YOUR INSTRUCTIONS: Where a line of the material includes the string "verifiedMini", copy that line.

THE DATA:
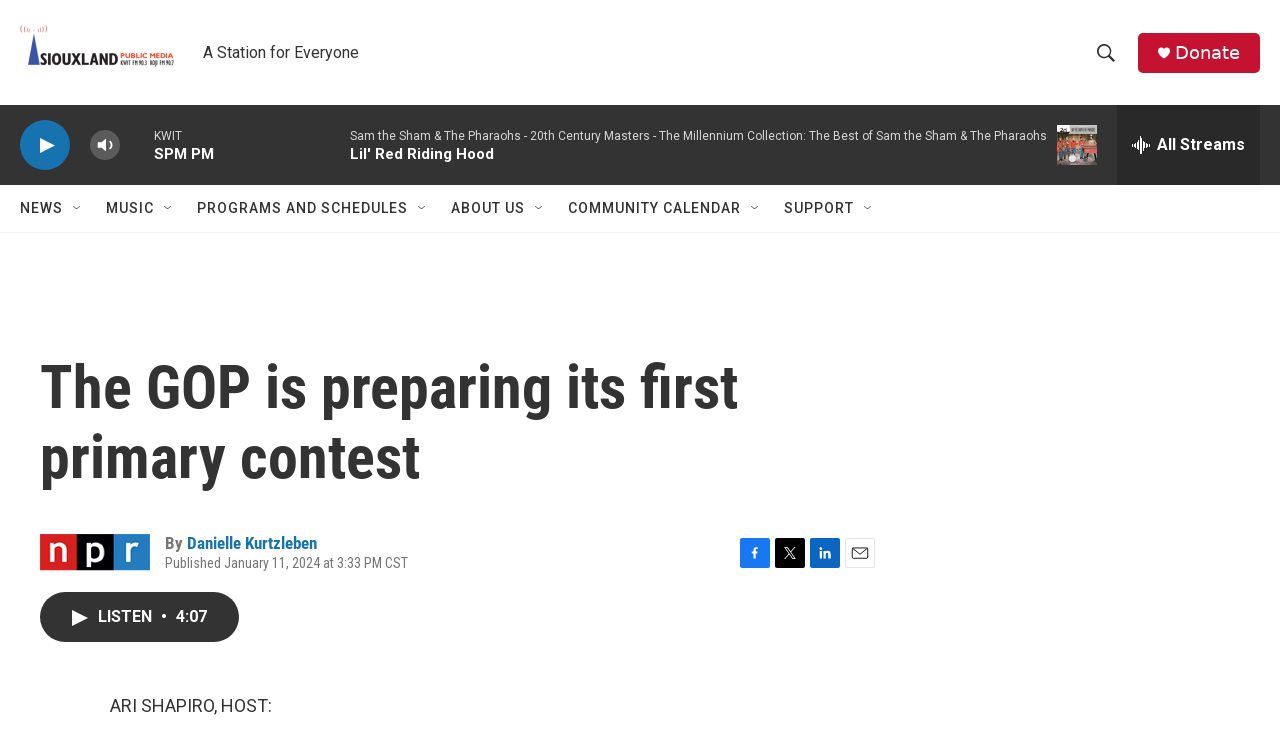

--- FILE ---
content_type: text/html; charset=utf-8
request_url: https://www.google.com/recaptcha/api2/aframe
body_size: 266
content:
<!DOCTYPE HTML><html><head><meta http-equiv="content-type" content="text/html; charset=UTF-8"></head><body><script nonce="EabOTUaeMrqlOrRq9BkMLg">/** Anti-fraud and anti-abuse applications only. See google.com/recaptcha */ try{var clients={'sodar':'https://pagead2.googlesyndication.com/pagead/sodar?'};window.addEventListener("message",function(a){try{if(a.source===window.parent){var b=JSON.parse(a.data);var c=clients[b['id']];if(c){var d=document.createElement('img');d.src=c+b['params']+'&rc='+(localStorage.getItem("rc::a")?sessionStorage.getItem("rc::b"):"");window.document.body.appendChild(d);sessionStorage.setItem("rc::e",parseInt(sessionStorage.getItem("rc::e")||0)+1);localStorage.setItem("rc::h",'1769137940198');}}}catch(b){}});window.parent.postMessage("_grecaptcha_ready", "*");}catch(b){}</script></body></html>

...

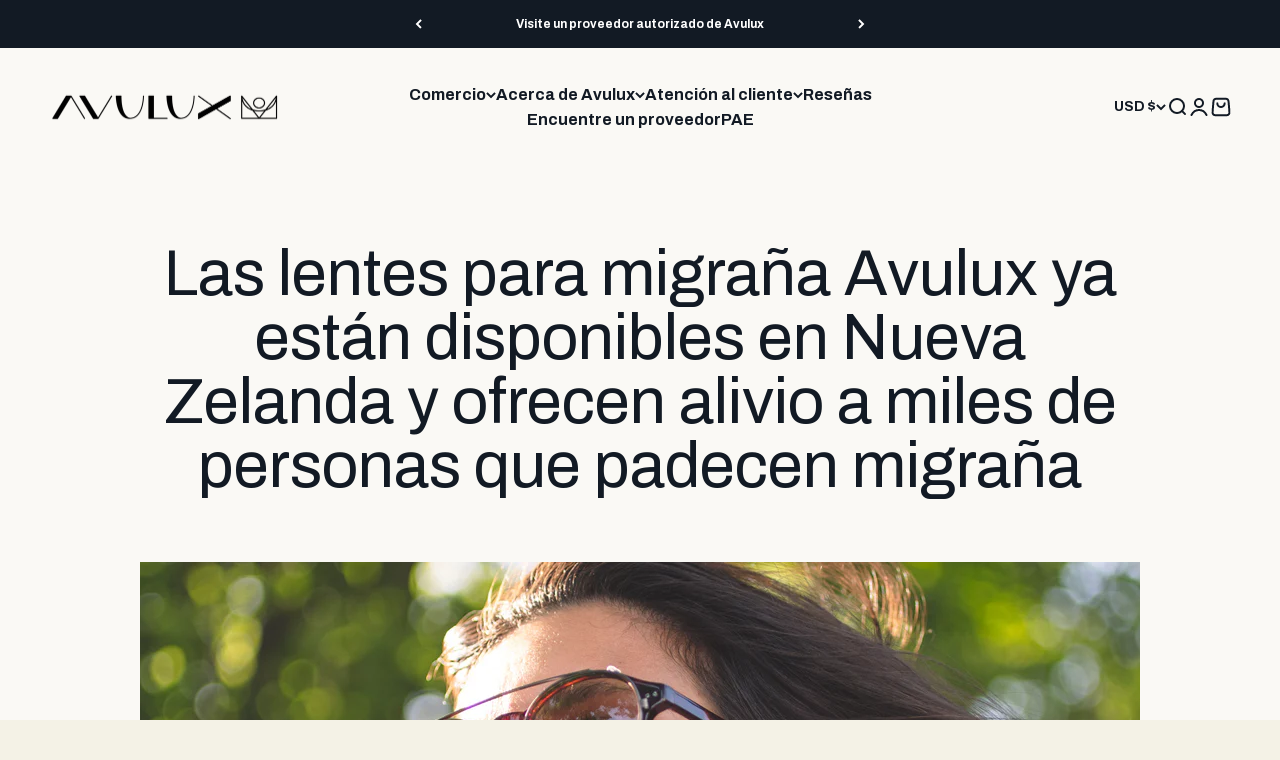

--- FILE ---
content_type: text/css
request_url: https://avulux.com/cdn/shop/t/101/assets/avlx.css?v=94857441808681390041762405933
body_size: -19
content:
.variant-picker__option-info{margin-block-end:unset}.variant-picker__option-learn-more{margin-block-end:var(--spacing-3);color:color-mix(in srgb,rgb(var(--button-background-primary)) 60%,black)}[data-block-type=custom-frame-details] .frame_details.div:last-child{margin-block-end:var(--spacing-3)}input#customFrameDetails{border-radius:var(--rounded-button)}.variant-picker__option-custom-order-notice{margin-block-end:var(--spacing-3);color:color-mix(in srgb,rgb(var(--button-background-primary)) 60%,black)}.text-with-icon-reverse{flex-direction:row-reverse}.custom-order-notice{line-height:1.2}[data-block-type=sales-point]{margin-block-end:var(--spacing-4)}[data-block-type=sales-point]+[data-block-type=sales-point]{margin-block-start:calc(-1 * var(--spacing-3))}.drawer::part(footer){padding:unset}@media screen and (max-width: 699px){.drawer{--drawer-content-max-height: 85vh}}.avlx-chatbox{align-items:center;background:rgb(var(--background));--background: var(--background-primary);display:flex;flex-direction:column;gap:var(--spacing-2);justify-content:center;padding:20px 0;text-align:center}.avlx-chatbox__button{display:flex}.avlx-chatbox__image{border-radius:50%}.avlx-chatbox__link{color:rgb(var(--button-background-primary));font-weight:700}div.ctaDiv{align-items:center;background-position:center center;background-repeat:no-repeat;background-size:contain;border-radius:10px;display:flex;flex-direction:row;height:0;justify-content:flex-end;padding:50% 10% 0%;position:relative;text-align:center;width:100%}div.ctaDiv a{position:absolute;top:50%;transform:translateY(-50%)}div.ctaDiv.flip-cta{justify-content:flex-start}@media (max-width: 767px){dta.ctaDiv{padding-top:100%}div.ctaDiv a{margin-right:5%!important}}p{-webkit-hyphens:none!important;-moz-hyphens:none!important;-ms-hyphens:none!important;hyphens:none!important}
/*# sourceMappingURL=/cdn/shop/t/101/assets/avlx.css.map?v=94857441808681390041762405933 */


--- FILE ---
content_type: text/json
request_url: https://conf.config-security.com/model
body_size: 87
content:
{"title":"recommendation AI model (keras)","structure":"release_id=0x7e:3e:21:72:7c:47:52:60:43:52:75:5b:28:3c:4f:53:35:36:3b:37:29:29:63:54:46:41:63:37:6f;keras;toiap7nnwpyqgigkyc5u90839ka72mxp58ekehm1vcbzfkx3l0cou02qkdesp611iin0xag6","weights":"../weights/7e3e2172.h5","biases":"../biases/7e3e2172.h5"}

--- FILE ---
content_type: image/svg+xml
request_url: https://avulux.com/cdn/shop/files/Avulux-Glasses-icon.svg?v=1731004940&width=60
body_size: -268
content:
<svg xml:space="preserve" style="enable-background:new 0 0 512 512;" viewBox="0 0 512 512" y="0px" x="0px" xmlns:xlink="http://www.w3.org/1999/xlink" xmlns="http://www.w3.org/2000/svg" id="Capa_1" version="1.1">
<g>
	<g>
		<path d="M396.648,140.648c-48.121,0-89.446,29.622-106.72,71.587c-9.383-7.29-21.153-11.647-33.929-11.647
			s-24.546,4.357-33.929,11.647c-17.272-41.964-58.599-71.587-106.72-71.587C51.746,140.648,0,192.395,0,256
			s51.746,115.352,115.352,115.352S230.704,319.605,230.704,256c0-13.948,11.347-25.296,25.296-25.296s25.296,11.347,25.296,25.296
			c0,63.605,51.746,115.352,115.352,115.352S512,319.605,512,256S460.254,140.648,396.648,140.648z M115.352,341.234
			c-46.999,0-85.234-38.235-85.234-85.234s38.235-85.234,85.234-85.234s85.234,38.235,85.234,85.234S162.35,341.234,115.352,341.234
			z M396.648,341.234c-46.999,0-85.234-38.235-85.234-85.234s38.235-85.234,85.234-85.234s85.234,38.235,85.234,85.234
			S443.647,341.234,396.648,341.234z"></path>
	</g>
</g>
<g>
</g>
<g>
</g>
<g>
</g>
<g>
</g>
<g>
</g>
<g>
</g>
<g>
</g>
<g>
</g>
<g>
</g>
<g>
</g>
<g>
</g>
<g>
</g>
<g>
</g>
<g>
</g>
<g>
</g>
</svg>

--

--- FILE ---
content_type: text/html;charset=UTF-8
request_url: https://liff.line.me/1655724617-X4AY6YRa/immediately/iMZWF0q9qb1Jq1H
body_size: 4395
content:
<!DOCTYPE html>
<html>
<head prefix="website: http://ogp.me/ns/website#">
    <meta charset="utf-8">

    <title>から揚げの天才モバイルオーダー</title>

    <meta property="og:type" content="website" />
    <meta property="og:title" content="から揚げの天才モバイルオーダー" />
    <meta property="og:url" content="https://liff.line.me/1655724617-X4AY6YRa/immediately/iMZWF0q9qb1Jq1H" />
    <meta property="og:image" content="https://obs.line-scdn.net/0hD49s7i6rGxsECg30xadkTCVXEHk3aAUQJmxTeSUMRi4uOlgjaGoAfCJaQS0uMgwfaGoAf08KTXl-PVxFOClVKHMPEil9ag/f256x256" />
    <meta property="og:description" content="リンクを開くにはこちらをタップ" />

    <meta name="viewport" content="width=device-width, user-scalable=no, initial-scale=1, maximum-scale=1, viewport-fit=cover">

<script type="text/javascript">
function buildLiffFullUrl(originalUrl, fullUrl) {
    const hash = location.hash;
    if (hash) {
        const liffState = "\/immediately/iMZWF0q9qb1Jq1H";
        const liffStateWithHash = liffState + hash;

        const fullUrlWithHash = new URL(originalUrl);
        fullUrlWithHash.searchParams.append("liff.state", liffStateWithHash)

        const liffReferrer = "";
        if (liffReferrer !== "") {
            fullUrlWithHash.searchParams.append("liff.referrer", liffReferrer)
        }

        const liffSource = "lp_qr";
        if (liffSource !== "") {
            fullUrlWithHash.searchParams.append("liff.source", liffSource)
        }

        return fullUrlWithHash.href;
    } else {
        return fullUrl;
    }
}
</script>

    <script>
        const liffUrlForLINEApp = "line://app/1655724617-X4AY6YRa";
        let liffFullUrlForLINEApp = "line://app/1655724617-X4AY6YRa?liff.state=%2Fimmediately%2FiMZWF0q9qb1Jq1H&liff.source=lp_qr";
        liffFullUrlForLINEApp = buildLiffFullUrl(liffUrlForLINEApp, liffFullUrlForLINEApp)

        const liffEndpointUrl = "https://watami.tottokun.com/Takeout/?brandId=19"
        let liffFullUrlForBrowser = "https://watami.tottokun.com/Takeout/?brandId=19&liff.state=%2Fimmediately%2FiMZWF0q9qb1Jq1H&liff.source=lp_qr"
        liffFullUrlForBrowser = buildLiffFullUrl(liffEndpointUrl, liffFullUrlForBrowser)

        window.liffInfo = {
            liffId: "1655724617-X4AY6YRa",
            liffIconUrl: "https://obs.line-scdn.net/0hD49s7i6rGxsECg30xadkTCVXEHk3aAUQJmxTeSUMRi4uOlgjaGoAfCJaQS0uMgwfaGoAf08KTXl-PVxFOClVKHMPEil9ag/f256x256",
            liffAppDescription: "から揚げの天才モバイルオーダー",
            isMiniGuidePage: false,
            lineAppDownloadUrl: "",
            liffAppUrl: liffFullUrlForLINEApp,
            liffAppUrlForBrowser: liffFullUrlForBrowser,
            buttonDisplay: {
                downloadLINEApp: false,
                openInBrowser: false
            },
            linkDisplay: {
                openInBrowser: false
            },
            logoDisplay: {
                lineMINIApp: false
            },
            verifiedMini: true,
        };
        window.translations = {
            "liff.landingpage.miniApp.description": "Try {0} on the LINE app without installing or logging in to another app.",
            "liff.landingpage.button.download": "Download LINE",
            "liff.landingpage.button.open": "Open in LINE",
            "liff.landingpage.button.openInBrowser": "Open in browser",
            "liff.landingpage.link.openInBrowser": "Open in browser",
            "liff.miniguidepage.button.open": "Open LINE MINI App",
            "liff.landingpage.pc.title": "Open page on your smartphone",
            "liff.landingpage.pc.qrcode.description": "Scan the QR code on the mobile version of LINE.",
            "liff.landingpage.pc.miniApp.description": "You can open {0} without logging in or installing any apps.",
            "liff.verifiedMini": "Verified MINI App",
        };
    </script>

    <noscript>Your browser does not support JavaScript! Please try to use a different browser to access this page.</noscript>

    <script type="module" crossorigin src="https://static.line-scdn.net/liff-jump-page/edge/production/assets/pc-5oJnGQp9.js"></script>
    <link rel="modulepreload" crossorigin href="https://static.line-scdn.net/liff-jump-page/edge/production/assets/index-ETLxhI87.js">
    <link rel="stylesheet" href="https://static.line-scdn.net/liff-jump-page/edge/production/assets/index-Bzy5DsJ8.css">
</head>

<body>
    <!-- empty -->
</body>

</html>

RESPONSE FOR THIS EXERCISE:
            verifiedMini: true,
            "liff.verifiedMini": "Verified MINI App",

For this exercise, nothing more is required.